The Verizon We All Know and Love
Posted: February 3, 2011 Filed under: Links | Tags: Apple, bandwidth, iPhone, net neutrality, Verizon
When Apple first came out with the iPhone and went with AT&T over Verizon, nothing really surprised me. Back in that day and age, there was no way Verizon was going to give up it’s ugly red UI to a beautiful one, or it’s proprietary useless services with free and useful ones. 5 years pass and the enormity of the iPhone’s success has finally gotten into Verizon’s thick skull that maybe there is a better way. Not being able to alter and brand anything in the mobile OS seems so unlike Verizon, that I can just imagine what the negotiations would’ve been like.
Verizon: To let the users and anybody within a 1 mile radius know they are using Verizon, the most reliable network on this side of Timbuktu, we require the entire UI to be an eye-searing red.
Verizon: How about if we put our giant logo at the top of the UI on every screen, making sure that the user only gets to use 70% of the screen real-estate at any give time?
Verizon: We have a highly skilled team of engineers stolen from the top ranks of AOL who can make the finest cr-apps the world has ever seen, tricking ignorant old people to pay exorbitant subscription fees long after they stop using them.
Verizon: What about the …
Saying yes despite all of Apple’s no’s seemed so un-Verizon like that I was beginning to think there was some change of heart in the upper-echelons of management.

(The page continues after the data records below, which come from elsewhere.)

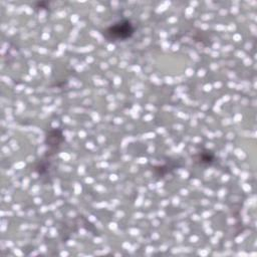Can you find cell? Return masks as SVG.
I'll return each mask as SVG.
<instances>
[{"label":"cell","mask_w":257,"mask_h":257,"mask_svg":"<svg viewBox=\"0 0 257 257\" xmlns=\"http://www.w3.org/2000/svg\"><path fill=\"white\" fill-rule=\"evenodd\" d=\"M134 32V29L131 25L130 22H119L113 26H111L108 29V33L115 37V38H120V39H125L130 37Z\"/></svg>","instance_id":"obj_1"}]
</instances>
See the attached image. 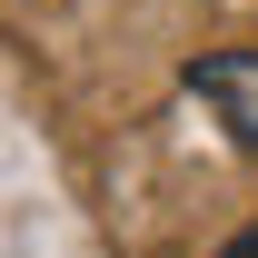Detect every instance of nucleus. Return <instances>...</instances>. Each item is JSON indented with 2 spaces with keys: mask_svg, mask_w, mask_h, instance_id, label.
Listing matches in <instances>:
<instances>
[{
  "mask_svg": "<svg viewBox=\"0 0 258 258\" xmlns=\"http://www.w3.org/2000/svg\"><path fill=\"white\" fill-rule=\"evenodd\" d=\"M219 258H258V228H248V238H228V248H219Z\"/></svg>",
  "mask_w": 258,
  "mask_h": 258,
  "instance_id": "obj_2",
  "label": "nucleus"
},
{
  "mask_svg": "<svg viewBox=\"0 0 258 258\" xmlns=\"http://www.w3.org/2000/svg\"><path fill=\"white\" fill-rule=\"evenodd\" d=\"M189 99H209L219 129L258 159V50H199L189 60Z\"/></svg>",
  "mask_w": 258,
  "mask_h": 258,
  "instance_id": "obj_1",
  "label": "nucleus"
}]
</instances>
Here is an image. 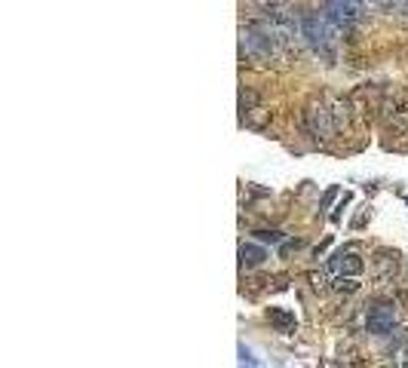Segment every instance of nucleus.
Masks as SVG:
<instances>
[{
	"label": "nucleus",
	"mask_w": 408,
	"mask_h": 368,
	"mask_svg": "<svg viewBox=\"0 0 408 368\" xmlns=\"http://www.w3.org/2000/svg\"><path fill=\"white\" fill-rule=\"evenodd\" d=\"M341 28L328 19V12H307L301 16V37L310 43V49L322 56L326 62L335 58V43H338Z\"/></svg>",
	"instance_id": "obj_1"
},
{
	"label": "nucleus",
	"mask_w": 408,
	"mask_h": 368,
	"mask_svg": "<svg viewBox=\"0 0 408 368\" xmlns=\"http://www.w3.org/2000/svg\"><path fill=\"white\" fill-rule=\"evenodd\" d=\"M304 123H307V133L317 138V141H328V138L335 135V129H338L332 111H326L322 104H310V108H307Z\"/></svg>",
	"instance_id": "obj_2"
},
{
	"label": "nucleus",
	"mask_w": 408,
	"mask_h": 368,
	"mask_svg": "<svg viewBox=\"0 0 408 368\" xmlns=\"http://www.w3.org/2000/svg\"><path fill=\"white\" fill-rule=\"evenodd\" d=\"M393 325H396V307L393 304H374L372 310H368L365 317V328L374 334V338H384V334L393 332Z\"/></svg>",
	"instance_id": "obj_3"
},
{
	"label": "nucleus",
	"mask_w": 408,
	"mask_h": 368,
	"mask_svg": "<svg viewBox=\"0 0 408 368\" xmlns=\"http://www.w3.org/2000/svg\"><path fill=\"white\" fill-rule=\"evenodd\" d=\"M363 258H359L356 252H338L328 258V271L335 276H359L363 273Z\"/></svg>",
	"instance_id": "obj_4"
},
{
	"label": "nucleus",
	"mask_w": 408,
	"mask_h": 368,
	"mask_svg": "<svg viewBox=\"0 0 408 368\" xmlns=\"http://www.w3.org/2000/svg\"><path fill=\"white\" fill-rule=\"evenodd\" d=\"M267 319H271L273 328L276 332H282V334H292L295 325H298V322H295V313L280 310V307H271V310H267Z\"/></svg>",
	"instance_id": "obj_5"
},
{
	"label": "nucleus",
	"mask_w": 408,
	"mask_h": 368,
	"mask_svg": "<svg viewBox=\"0 0 408 368\" xmlns=\"http://www.w3.org/2000/svg\"><path fill=\"white\" fill-rule=\"evenodd\" d=\"M264 258H267V252L261 246H255V242H242V246H240L242 267H258V264H264Z\"/></svg>",
	"instance_id": "obj_6"
},
{
	"label": "nucleus",
	"mask_w": 408,
	"mask_h": 368,
	"mask_svg": "<svg viewBox=\"0 0 408 368\" xmlns=\"http://www.w3.org/2000/svg\"><path fill=\"white\" fill-rule=\"evenodd\" d=\"M332 288L335 292H356L359 288V282H356V276H335V282H332Z\"/></svg>",
	"instance_id": "obj_7"
},
{
	"label": "nucleus",
	"mask_w": 408,
	"mask_h": 368,
	"mask_svg": "<svg viewBox=\"0 0 408 368\" xmlns=\"http://www.w3.org/2000/svg\"><path fill=\"white\" fill-rule=\"evenodd\" d=\"M255 236H258L261 242H280L282 240L280 230H255Z\"/></svg>",
	"instance_id": "obj_8"
},
{
	"label": "nucleus",
	"mask_w": 408,
	"mask_h": 368,
	"mask_svg": "<svg viewBox=\"0 0 408 368\" xmlns=\"http://www.w3.org/2000/svg\"><path fill=\"white\" fill-rule=\"evenodd\" d=\"M313 288H326V273H310Z\"/></svg>",
	"instance_id": "obj_9"
},
{
	"label": "nucleus",
	"mask_w": 408,
	"mask_h": 368,
	"mask_svg": "<svg viewBox=\"0 0 408 368\" xmlns=\"http://www.w3.org/2000/svg\"><path fill=\"white\" fill-rule=\"evenodd\" d=\"M301 246V240H292V242H286V246H282V255L286 252H292V249H298Z\"/></svg>",
	"instance_id": "obj_10"
},
{
	"label": "nucleus",
	"mask_w": 408,
	"mask_h": 368,
	"mask_svg": "<svg viewBox=\"0 0 408 368\" xmlns=\"http://www.w3.org/2000/svg\"><path fill=\"white\" fill-rule=\"evenodd\" d=\"M368 3H378V6H390V3H399V0H368Z\"/></svg>",
	"instance_id": "obj_11"
},
{
	"label": "nucleus",
	"mask_w": 408,
	"mask_h": 368,
	"mask_svg": "<svg viewBox=\"0 0 408 368\" xmlns=\"http://www.w3.org/2000/svg\"><path fill=\"white\" fill-rule=\"evenodd\" d=\"M399 3H403V6H405V10H408V0H399Z\"/></svg>",
	"instance_id": "obj_12"
}]
</instances>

A light-bulb, a revelation that maybe there is a better way to do business. Luckily, they snapped to their senses before the iPhone4 became available to people outside their network.
I’d like to quote Engadget on this one on “Verizon can now throttle top five percent of bandwidth hogs, downres multimedia transfers“:
The world’s becoming more and more dependent on mobile data networks, and the carriers seem to be moving backwards. Rather than embracing the change, they’re all making it harder and harder for consumers to actually rely on them to get work done. Thanks for thinking of us, Verizon.
Note: I’m not saying AT&T is any different. Their nickel-and-diming of their customers is well known, and I’m actually glad that their loss of exclusivity is finally pushing them to think of their customers however small the gesture might be.